=== Text provided ===
+--
Purpose

This document describes how to interact with the Box.com API. This enables users to automate file uploading, downloading, and sharing.

Prerequisites

  • You must have a PSU Access ID (e.g., rog1).
  • You must have a Box.com account associated with your PSU ID.

Installation

Package dependencies

We’ll use the boxr package.

if (!require(boxr)){
  install.packages("boxr")
}
## Loading required package: boxr
if (!require("openssl")){
  install.packages("openssl")
}
## Loading required package: openssl

Create app on Box.com

You’ll need to create an app on Box.com for your scripts to interact with. Visit https://psu.app.box.com/developers/console. If you are not already logged in to Box.com, you’ll be asked to login and provide your two-factor authentication credentials.

From the Box Developers My Apps console, press the Create New App Button.

knitr::include_graphics("img/box-app-new.png")

Select Custom App as the application type.

knitr::include_graphics("img/box-custom-app.png")

Press the Next button to proceed.

Choose the method of Authentication. For our purposes here, I recommend using Standard OAuth 2.0 (User Authentication).

knitr::include_graphics("img/box-oath.png")

Press “Next” to proceed.

Name your app.

knitr::include_graphics("img/box-name-app.png")

Press Create App. If you get the “Woot! Your app has been created” screen, you can do the computer happy dance if you like. Otherwise, continue. Press the “View Your App” button.

You app’s configuration page will open. Scroll down to the “OAuth 2.0 Credentials” section.

knitr::include_graphics("img/box-edit-oauth-cred.png")

Don’t edit these. Note: Your credentials will differ from mine.

Change OAuth redirect

Scroll down a bit further to the ‘OAuth 2.0 Redirect URI’ panel. Edit the ‘Redirect URI’ to http://localhost:8080. This will force your script to launch a login window for Box when you try to authenticate. If you don’t change this field, your app will not work.

Hit the ‘Save Changes’ button.

Scroll back up to the ‘OAuth 2.0 Credentials’ section again.

Set-up credentials in R

Type the following command template into your R console, but do not hit enter yet:

boxr::box_auth(client_id="", client_secret = "")

From your Box.com app configuration page, copy the Client ID field and paste it between the quotation marks in client_id="". Then, copy the Client Secret and paste it between the quotation marks in client_secret="" above.

Test authentication from R

Now press enter at the R console to execute the boxr::box_auth() command. You should see a login window like the following:

knitr::include_graphics("img/box-grant-access.png")

Press the “Grant Access to Box” button, and close the browser window with the “Authentication complete. Please close this page and return to R.” message.

Store credentials (optional)

If you want to use R to access Box in the future, you may wish to follow the instructions that appear in the R console to save these credentials in your .Renviron file.
+--
=== Activity ===
Please copy out the Box.com API guide starting at "Don’t edit these." and ending at "the ‘Save Changes’ button.", swapping every "Redirect URI" for "Callback URL".

=== Study material ===
+--
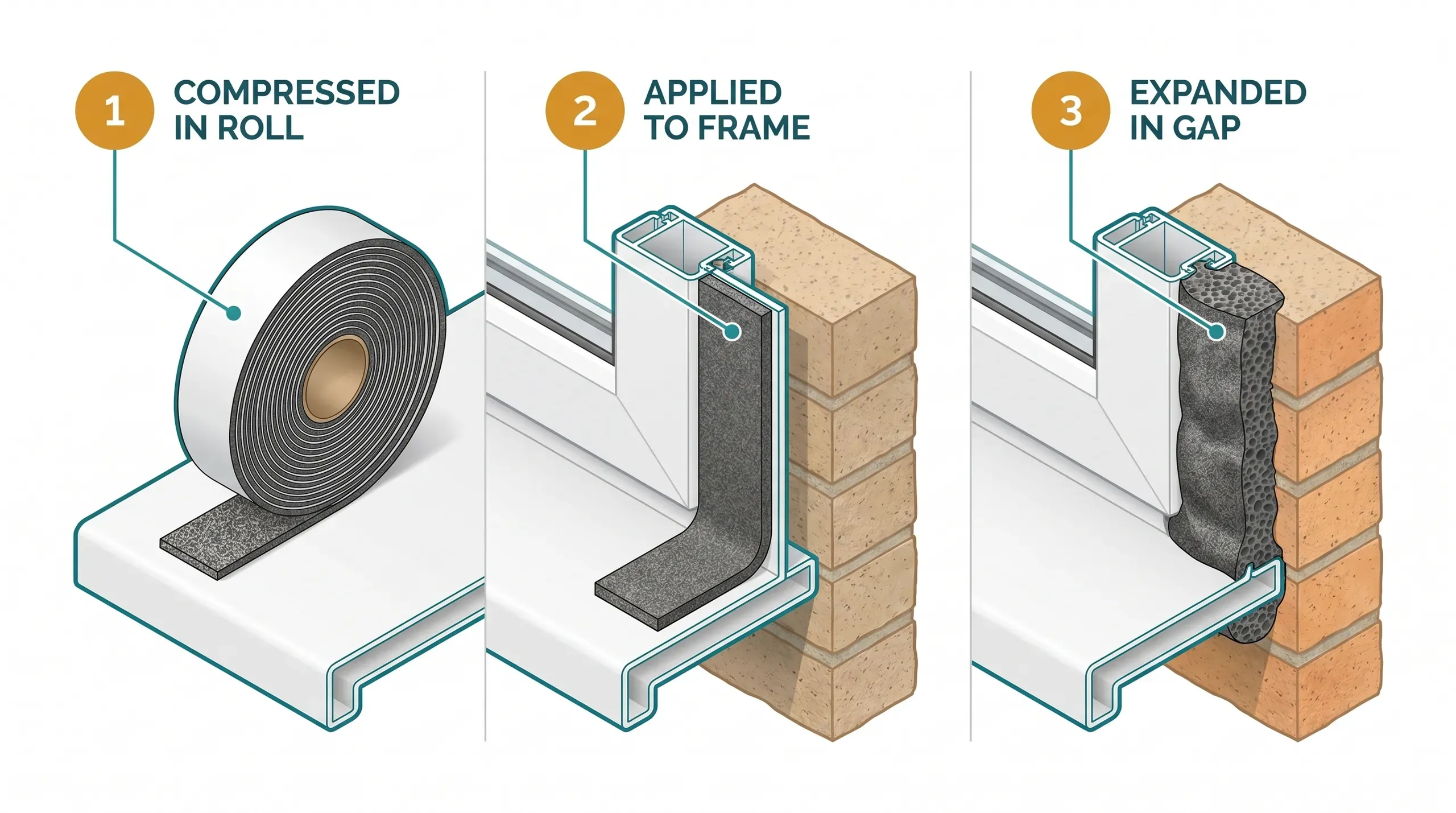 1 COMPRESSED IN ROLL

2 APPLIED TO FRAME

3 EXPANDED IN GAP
+--
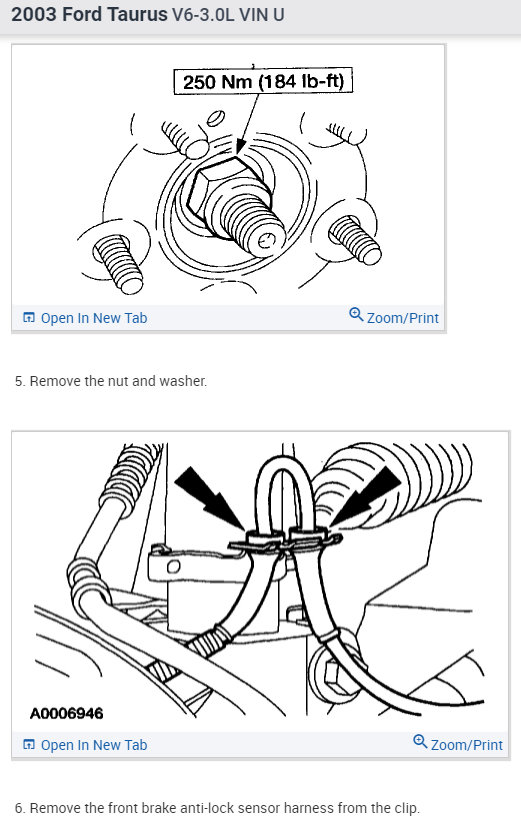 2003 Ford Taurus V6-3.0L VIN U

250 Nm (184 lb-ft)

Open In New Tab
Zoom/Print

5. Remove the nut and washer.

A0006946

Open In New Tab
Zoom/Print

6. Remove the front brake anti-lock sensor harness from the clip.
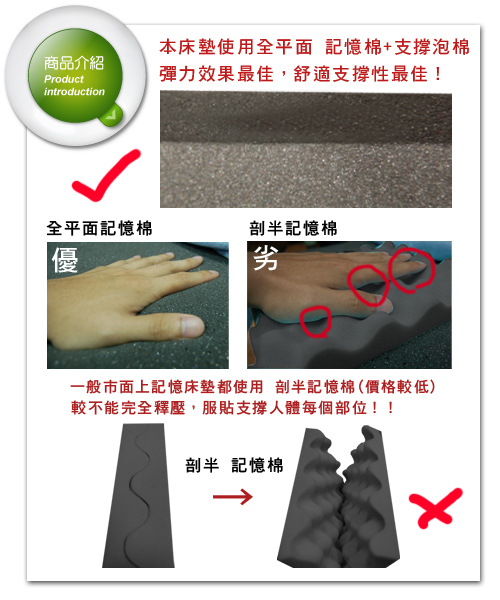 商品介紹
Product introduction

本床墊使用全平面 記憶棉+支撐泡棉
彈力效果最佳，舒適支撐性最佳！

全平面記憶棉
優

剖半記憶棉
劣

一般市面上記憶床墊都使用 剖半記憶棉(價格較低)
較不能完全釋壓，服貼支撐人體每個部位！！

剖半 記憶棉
+--
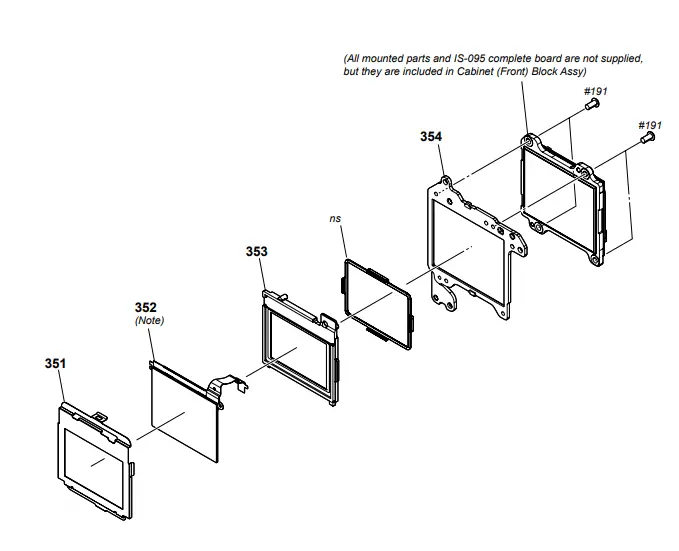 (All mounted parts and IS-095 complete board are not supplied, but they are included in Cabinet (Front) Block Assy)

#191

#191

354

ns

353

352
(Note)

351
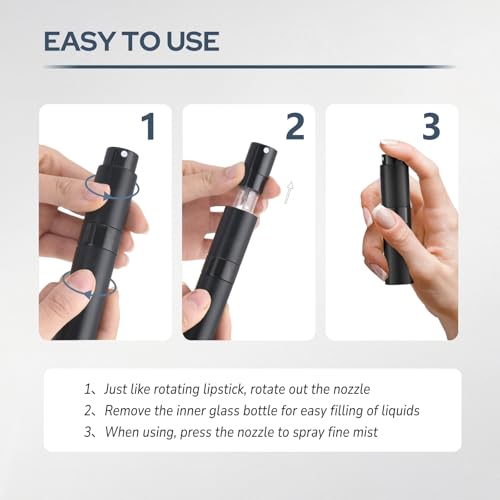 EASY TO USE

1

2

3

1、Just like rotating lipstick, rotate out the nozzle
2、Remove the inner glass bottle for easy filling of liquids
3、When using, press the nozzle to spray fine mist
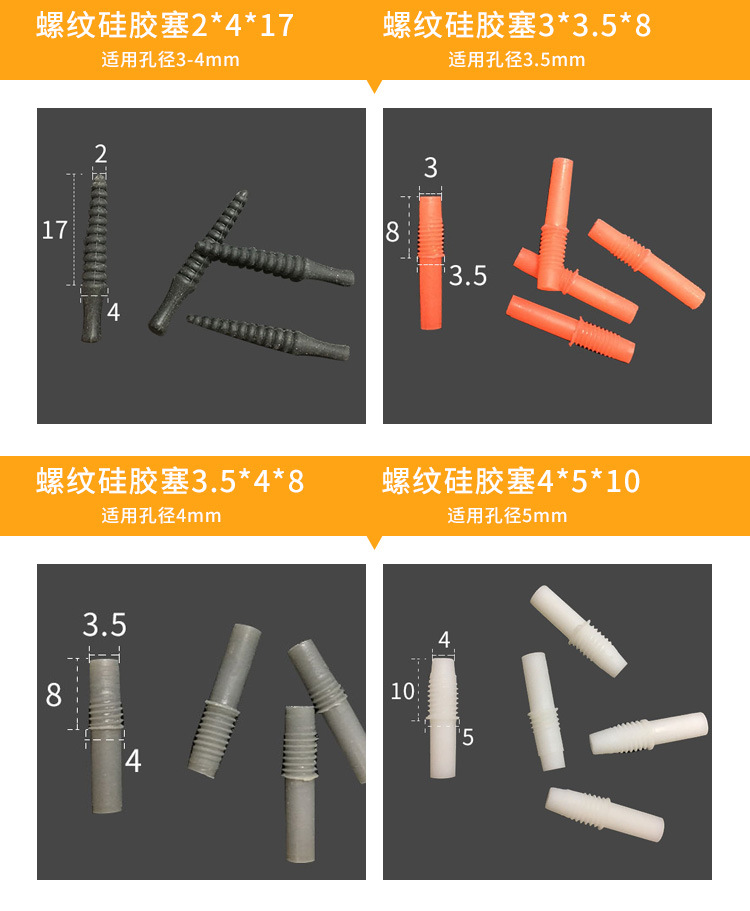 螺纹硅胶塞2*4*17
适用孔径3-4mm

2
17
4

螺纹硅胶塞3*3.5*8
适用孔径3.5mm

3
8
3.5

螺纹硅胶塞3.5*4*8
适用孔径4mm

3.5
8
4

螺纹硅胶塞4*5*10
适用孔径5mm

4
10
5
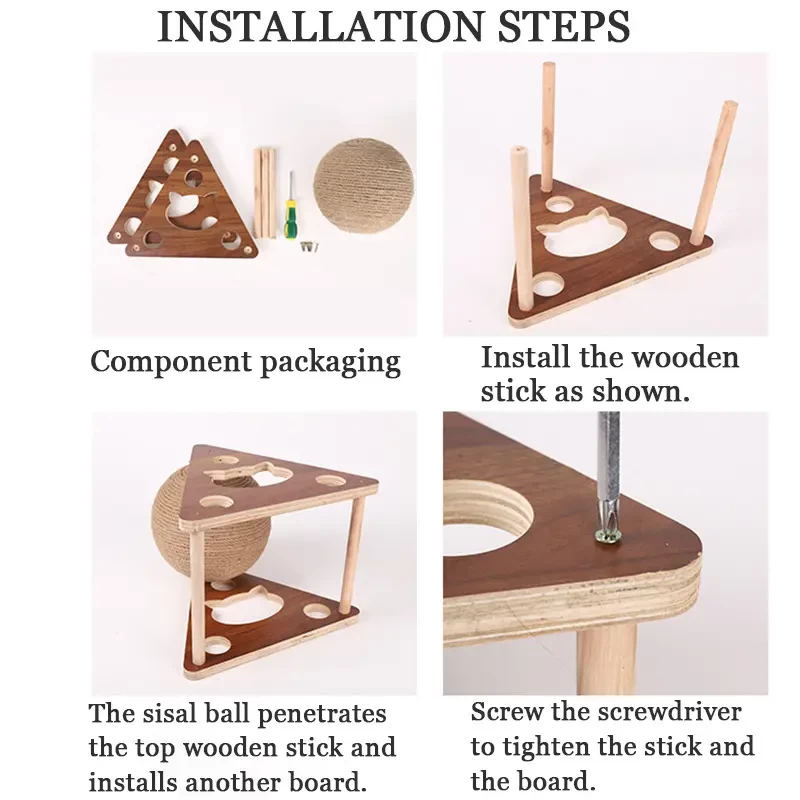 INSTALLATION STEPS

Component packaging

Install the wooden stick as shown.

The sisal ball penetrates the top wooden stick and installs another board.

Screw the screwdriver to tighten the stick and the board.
+--
=== Task answer ===
Don’t edit these. Note: Your credentials will differ from mine.

Change OAuth redirect

Scroll down a bit further to the ‘OAuth 2.0 Callback URL’ panel. Edit the ‘Callback URL’ to http://localhost:8080. This will force your script to launch a login window for Box when you try to authenticate. If you don’t change this field, your app will not work.

Hit the ‘Save Changes’ button.